Quoted text:

Commercial entities strive to maximize their revenue, because the higher and better the revenue, the better the chances of entity’s profitability and its overall success in business. A revenue is essentially any inflow for a business entity. While business operations should be the core source of revenue generation for any profitable business, revenue can actually also be earned from several other non-operational sources. Such revenue is also important as it can boost overall profitability and generate value for stakeholders.

This article looks at meaning of and differences between two categorizations of revenue based on the periodicity of their earnings – recurring and non-recurring revenues.

Definitions and meanings

Recurring revenues:

Recurring revenues are the inflows that a company generates from its routine business operations and that are expected to continue on a periodic basis in the future as well. They can be generated from both core/direct sources or from ancillary/indirect sources, so long as they are earned periodically. Recurring revenues are typically generated from the following sources:

  • From core sources: These include sale of manufactured or traded goods to regular or repeat customers, after sales services for sale of such goods and sale of services via subscription revenue models etc. A manufacturing entity, for example, effects regular sales of its goods through its distribution network. Likewise, an internet service provider has regular customers who mostly avail of its services on a subscription model. These revenues qualify as routine or recurring revenues.
  • From ancillary sources: These include other incomes and revenues like interest and rental incomes which are received periodically on investments and properties etc.

Recurring revenues are generally reported in trading account as they are typically earned from the core revenue generating activities of the entity. In case of ancillary investment incomes that are earned on a periodical basis, they will be recorded in the profit and loss account. Such revenues assume considerable importance as the commercial entities heavily rely on them for survival.

Non-recurring revenues:

Non-recurring revenues are one-off incomes or gains that arise from infrequent events and are not expected to continue in the future.

Several type of non-repetitive events can lead to earning of non-recurring revenues. These can include:

  • Infrequent or extraordinary events: Examples of infrequent or extraordinary events include profit on land acquired under government projects, profit on sale of business assets, profit on sale of division or subsidiary, windfall gain from bumper crop and income received from favorable litigation etc.
  • Changes in accounting policies or rules: The changes in accounting policies or rules often necessitate adjustment entries in the books which may result in a notional non-recurring revenue. For example, restatement of fixed assets at fair market value (FMV) over historical value may result in crediting of income on restatement.

Non-recurring revenues are thus typically expected to be a once in a lifetime occurrence for a business. For example, Abraham Inc., a manufacturing entity, owns a 100 acre agricultural land. The government has acquired this land to facilitate a new highway project and compensated Abraham Inc. by payment of $2 million. This compensation for land acquired becomes a non-recurring revenue for Abraham Inc.

These revenues are most likely to arise from non-routine business operations but certain incomes such as windfall gains from a contract and additional bonus awarded under a contract etc. which are non-recurring in nature may in fact arise from routine business operation itself.

A non-recurring revenue is further categorized as capital income or revenue income based on its nature and accordingly reported either in balance sheet or in profit and loss account.

[Spatial question entries]
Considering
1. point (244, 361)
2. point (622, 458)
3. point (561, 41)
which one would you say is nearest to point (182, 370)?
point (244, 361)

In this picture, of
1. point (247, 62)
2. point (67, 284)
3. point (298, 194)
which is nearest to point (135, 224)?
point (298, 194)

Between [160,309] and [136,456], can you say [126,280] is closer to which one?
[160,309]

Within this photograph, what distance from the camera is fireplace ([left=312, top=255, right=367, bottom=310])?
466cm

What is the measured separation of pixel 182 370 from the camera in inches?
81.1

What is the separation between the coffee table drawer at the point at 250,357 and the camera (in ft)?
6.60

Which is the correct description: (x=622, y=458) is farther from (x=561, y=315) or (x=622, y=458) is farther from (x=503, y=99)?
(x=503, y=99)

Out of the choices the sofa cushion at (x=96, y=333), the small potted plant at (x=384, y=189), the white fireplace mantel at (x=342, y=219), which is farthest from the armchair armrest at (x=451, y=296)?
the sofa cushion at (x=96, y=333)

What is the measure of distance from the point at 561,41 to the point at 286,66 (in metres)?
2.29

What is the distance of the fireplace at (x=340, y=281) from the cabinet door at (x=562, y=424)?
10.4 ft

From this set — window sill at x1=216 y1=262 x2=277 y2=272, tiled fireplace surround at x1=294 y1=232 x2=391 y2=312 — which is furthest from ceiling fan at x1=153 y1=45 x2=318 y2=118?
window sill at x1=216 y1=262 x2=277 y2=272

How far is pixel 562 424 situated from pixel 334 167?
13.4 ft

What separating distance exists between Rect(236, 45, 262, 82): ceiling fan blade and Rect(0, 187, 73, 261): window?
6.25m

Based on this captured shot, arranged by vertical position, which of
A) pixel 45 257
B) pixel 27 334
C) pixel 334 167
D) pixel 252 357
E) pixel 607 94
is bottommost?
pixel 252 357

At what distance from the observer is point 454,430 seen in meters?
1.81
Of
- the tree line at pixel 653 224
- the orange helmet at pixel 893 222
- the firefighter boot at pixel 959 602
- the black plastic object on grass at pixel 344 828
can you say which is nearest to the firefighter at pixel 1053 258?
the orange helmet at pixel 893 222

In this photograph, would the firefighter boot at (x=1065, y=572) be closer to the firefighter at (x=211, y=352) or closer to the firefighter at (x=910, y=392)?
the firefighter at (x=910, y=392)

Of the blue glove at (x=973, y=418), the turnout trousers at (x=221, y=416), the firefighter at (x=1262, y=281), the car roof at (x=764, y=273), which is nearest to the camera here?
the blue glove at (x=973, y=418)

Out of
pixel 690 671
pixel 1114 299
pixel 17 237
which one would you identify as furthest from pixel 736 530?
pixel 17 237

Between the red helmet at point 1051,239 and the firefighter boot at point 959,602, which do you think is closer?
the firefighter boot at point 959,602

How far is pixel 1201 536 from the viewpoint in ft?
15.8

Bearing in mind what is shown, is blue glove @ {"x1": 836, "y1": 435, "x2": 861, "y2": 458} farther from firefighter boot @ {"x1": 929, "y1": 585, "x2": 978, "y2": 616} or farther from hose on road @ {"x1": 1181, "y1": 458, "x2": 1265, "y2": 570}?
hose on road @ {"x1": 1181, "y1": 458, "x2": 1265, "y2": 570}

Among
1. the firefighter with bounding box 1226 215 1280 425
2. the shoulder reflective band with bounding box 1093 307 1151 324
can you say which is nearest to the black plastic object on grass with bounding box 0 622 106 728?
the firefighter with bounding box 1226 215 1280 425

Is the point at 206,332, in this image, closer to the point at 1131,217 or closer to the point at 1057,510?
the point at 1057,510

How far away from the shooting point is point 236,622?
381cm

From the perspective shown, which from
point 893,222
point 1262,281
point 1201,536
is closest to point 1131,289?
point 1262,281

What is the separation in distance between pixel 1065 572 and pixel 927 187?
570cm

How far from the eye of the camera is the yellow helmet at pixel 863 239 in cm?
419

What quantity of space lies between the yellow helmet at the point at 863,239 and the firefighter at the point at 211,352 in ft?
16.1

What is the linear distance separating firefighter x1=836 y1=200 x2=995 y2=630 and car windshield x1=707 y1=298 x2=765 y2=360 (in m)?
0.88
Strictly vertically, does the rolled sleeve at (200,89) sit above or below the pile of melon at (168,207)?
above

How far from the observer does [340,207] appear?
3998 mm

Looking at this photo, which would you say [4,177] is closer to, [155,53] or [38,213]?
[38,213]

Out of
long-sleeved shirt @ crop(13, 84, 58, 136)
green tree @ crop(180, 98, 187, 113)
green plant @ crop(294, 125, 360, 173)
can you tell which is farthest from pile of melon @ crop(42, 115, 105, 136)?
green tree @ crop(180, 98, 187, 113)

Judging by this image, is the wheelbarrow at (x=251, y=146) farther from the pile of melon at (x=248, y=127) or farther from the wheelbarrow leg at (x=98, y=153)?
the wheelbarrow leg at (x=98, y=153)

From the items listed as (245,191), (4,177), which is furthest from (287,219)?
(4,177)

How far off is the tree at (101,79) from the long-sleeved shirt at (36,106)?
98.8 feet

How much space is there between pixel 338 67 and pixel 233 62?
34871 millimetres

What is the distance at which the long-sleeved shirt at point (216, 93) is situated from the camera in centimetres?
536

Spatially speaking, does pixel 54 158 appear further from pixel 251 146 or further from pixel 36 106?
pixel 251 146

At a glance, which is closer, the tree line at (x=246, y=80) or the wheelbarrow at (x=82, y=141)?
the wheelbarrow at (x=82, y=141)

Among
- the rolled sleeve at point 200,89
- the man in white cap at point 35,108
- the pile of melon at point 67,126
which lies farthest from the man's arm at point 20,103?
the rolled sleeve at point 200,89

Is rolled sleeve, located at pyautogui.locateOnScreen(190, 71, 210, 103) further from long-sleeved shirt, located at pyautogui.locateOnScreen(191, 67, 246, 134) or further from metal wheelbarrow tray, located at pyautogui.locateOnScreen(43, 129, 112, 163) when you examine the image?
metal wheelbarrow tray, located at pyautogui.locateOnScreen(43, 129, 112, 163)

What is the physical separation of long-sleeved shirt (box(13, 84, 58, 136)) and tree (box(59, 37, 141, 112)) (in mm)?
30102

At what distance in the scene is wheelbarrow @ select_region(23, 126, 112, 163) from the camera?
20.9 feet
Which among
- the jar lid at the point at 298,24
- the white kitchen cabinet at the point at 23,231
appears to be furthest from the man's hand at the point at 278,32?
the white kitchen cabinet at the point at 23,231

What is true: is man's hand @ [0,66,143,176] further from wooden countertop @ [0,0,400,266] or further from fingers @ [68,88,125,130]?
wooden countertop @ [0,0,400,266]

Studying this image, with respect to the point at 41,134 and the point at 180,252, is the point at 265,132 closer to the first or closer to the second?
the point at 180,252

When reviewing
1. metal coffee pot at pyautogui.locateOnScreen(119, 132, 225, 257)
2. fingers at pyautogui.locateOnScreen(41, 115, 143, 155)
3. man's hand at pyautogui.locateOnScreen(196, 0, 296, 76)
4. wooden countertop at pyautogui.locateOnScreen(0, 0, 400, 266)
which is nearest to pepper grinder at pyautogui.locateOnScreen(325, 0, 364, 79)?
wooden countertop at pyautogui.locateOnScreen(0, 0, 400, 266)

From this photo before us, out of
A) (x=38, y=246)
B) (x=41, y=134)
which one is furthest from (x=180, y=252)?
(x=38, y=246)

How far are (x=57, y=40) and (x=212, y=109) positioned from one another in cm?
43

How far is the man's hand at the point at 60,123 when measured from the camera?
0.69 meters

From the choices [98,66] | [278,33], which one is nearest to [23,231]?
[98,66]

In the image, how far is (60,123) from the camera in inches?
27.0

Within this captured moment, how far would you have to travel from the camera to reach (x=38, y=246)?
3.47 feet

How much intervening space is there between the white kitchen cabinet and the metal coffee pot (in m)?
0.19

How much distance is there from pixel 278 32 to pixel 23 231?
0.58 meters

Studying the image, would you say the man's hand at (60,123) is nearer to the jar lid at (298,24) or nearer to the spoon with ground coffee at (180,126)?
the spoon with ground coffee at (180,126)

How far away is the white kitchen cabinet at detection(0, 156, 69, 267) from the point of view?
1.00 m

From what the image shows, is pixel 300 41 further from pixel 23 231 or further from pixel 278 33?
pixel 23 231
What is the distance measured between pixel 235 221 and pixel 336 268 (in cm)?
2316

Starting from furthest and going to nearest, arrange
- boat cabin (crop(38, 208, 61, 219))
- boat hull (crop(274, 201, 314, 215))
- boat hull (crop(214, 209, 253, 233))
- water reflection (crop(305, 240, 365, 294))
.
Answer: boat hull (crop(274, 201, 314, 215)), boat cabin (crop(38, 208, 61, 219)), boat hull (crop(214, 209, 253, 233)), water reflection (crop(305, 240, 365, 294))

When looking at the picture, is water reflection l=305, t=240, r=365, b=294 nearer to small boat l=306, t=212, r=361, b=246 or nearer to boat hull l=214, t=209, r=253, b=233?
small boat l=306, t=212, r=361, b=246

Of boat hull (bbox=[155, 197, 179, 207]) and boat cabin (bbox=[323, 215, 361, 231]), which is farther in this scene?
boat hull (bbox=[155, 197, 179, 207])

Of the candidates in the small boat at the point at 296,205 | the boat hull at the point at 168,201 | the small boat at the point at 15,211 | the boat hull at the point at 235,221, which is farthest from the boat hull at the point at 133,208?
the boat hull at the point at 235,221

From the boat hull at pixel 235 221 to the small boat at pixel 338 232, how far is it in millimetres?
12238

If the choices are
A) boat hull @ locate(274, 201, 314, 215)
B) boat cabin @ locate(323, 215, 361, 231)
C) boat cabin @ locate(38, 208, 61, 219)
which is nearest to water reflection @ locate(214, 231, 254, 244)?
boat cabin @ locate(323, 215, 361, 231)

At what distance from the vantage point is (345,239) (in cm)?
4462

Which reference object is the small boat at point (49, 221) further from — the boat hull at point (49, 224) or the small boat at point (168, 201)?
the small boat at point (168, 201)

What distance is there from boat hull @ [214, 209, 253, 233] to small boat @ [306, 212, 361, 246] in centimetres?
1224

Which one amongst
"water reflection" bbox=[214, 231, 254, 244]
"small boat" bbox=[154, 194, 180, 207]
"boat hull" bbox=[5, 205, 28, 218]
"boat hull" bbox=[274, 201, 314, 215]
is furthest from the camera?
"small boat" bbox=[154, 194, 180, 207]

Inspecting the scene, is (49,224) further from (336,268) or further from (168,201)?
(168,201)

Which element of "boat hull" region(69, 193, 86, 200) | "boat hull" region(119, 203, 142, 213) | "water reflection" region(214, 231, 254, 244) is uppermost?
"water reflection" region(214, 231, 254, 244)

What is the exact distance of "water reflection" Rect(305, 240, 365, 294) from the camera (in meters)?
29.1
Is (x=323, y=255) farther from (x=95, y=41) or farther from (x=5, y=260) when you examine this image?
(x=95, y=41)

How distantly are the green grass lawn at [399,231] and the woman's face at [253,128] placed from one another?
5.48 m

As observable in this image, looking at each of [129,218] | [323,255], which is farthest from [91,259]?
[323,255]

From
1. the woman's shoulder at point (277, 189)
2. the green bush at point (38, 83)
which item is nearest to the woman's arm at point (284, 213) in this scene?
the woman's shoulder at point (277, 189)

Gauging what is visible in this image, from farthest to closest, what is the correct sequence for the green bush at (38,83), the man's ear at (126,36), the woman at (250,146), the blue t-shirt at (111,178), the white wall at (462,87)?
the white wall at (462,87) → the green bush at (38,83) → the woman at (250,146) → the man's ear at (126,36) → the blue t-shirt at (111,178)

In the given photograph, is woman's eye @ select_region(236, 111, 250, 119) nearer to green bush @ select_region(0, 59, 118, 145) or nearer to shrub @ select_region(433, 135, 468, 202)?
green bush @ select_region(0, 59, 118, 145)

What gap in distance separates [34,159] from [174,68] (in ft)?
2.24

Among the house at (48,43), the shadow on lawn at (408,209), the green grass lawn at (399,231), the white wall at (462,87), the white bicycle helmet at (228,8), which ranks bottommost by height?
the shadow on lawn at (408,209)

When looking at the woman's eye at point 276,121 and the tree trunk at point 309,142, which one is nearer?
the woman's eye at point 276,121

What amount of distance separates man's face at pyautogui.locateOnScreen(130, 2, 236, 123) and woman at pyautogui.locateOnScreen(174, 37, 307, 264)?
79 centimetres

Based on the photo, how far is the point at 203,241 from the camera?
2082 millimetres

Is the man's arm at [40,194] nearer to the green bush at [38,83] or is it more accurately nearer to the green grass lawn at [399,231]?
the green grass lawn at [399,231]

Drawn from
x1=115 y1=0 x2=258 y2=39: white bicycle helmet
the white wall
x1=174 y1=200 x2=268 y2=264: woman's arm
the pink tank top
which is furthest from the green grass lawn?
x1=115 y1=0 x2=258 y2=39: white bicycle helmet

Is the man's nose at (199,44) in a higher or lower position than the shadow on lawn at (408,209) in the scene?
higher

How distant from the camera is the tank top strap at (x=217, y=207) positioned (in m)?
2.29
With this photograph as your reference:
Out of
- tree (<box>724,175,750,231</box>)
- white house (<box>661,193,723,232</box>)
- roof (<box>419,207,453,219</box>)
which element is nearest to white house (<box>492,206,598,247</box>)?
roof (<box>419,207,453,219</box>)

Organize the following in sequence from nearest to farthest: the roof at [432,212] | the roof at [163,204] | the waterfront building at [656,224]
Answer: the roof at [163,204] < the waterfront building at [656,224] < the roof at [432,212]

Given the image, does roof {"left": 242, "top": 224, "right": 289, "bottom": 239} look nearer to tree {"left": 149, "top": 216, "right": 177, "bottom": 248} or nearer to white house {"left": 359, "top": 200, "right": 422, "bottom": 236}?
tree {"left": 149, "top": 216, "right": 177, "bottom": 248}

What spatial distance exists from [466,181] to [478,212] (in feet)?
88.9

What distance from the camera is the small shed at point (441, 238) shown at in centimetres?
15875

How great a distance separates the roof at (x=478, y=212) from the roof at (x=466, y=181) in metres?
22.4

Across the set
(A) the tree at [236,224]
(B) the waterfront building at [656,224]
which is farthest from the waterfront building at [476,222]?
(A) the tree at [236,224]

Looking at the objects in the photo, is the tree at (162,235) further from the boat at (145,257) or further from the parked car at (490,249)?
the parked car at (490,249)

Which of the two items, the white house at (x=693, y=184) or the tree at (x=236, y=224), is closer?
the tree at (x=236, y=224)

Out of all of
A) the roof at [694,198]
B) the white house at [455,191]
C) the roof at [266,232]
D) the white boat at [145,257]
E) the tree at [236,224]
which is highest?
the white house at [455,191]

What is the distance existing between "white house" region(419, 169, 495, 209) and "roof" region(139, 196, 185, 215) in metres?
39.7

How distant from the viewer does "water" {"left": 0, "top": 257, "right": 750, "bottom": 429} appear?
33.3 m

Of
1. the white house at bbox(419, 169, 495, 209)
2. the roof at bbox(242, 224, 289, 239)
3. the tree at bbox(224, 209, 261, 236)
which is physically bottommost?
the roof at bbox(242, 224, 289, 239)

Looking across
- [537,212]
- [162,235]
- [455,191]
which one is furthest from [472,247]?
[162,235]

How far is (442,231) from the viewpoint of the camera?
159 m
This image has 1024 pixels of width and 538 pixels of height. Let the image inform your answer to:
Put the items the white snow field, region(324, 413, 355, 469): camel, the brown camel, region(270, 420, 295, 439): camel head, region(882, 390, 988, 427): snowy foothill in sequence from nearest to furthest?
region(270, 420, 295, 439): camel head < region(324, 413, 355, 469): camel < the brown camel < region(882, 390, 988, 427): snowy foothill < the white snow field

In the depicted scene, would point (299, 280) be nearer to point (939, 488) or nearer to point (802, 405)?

Tasks to complete:
1 > Return the stretch of the revenue article that begins at the words "These revenues are" and ends after "in profit and loss account.", copied word for word.
2 > In the revenue article, how much did the government pay Abraham Inc. as compensation for its land?
3 > Write the next part of the article on recurring and non-recurring revenue, starting after its final sentence.

Answer list:
1 >
These revenues are most likely to arise from non-routine business operations but certain incomes such as windfall gains from a contract and additional bonus awarded under a contract etc. which are non-recurring in nature may in fact arise from routine business operation itself.

A non-recurring revenue is further categorized as capital income or revenue income based on its nature and accordingly reported either in balance sheet or in profit and loss account.

2 > $2 million.

3 >
Difference between recurring and non-recurring revenues

The nine key points of difference between recurring and non-recurring revenues have been listed below:

1. Meaning

  • Recurring revenues are incomes that are earned frequently and that arise from routine day to day business operations of an entity.
  • Non-recurring revenues are incomes that are infrequent or ‘one-off’ in nature and may or may not arise from business events.

2. Frequency

  • Recurring revenues are earned periodically and can be daily, weekly or on a month-on-month basis. For example, subscription income for a magazine publication is earned periodically.
  • Non-recurring revenues are not periodic i.e., they are earned as and when the triggering event takes place. Infact, these incomes are often ‘once in a lifetime’ for a business.

3. Necessity

  • It is imperative that a business earn recurring revenues. Without earning recurring revenues, the business will not be able to meet its operational expenses. Thus, recurring revenues are essential for viability and continuity of a business of any form.
  • Non-recurring revenues do not generally impact survival of the entity but may work as a bonus to help the entity earn windfall profits.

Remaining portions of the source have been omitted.